Summation of two distance matrices to obtain a third “common” distance matrix (environmental context)

Question

Summation of two distance matrices to obtain a third “common” distance matrix (environmental context)

I am an ecologist using mainly vegan R.

I have 2 matrices (number x x x) (see data below):

matrix 1 / nrow = 6replicates * 24sites, ncol = 15 species (fish) matrix 2 / nrow = 3replicates * 24sites, ncol = 15 species (fish)

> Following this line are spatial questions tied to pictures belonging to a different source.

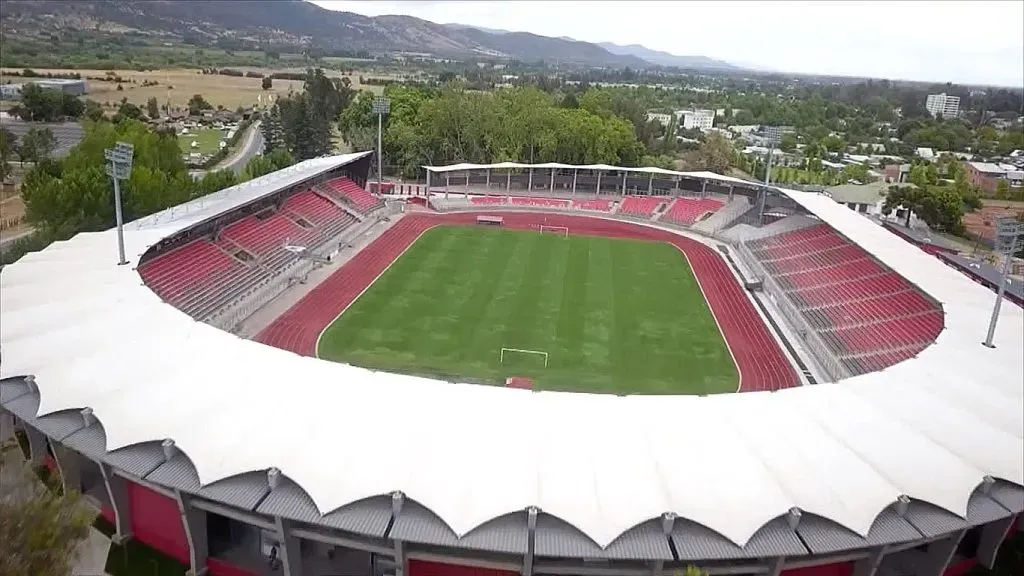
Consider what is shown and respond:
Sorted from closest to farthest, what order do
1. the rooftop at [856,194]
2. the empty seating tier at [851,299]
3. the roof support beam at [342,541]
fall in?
the roof support beam at [342,541]
the empty seating tier at [851,299]
the rooftop at [856,194]

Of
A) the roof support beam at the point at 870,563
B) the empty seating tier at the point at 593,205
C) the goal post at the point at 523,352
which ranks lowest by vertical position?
the goal post at the point at 523,352

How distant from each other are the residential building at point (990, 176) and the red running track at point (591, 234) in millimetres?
51503

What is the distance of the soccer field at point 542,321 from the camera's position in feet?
80.7

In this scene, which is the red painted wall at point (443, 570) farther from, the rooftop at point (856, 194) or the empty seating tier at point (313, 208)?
the rooftop at point (856, 194)

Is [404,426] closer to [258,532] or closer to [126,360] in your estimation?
[258,532]

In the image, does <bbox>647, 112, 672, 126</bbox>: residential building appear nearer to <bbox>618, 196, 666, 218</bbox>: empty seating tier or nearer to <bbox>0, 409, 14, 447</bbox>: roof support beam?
<bbox>618, 196, 666, 218</bbox>: empty seating tier

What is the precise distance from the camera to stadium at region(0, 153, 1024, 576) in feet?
41.7

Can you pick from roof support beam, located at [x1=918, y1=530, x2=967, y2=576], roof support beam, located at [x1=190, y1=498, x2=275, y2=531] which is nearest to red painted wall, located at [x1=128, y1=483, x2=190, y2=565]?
roof support beam, located at [x1=190, y1=498, x2=275, y2=531]

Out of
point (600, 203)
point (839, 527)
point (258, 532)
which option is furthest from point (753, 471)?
point (600, 203)

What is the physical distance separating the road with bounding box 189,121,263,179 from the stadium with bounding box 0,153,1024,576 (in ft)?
118

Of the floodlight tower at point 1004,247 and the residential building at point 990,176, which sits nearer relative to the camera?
the floodlight tower at point 1004,247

In both matrices, the sites are the same. I want to get a general resemblance to my brother (taking into account both matrices) among pairs of sites. I see 2 options:

option 1, averaging over the replicas (at the scale of the plot) of fish and the abundance of macrovertebrates, cbind two average abundance matrices (nrow = 24sites, ncol = 15 + 10 average abundances) and the calculation of bray-curtis.

option 2 for each assembly, calculating the bray-curtis dissimilarity between pairs of nodes, calculating the distances between the centroids of sites. Then we summarize the two distance matrices.

If I do not understand, I did these 2 operations in the R codes below.

Please could you tell me if option 2 is correct and more suitable than option 1.

thank you in advance.

Pierre

here below R code examples

data generation

library(plyr);library(vegan) #assemblage 1: 15 fish species, 6 replicates per site a1.env=data.frame( Habitat=paste("H",gl(2,12*6),sep=""), Site=paste("S",gl(24,6),sep=""), Replicate=rep(paste("R",1:6,sep=""),24)) summary(a1.env) a1.bio=as.data.frame(replicate(15,rpois(144,sample(1:10,1)))) names(a1.bio)=paste("F",1:15,sep="") a1.bio[1:72,]=2*a1.bio[1:72,] #assemblage 2: 10 taxa of macro-invertebrates, 3 replicates per site a2.env=a1.env[a1.env$Replicate%in%c("R1","R2","R3"),] summary(a2.env) a2.bio=as.data.frame(replicate(10,rpois(72,sample(10:100,1)))) names(a2.bio)=paste("I",1:10,sep="") a2.bio[1:36,]=0.5*a2.bio[1:36,] #environmental data at the sit scale env=unique(a1.env[,c("Habitat","Site")]) env=env[order(env$Site),]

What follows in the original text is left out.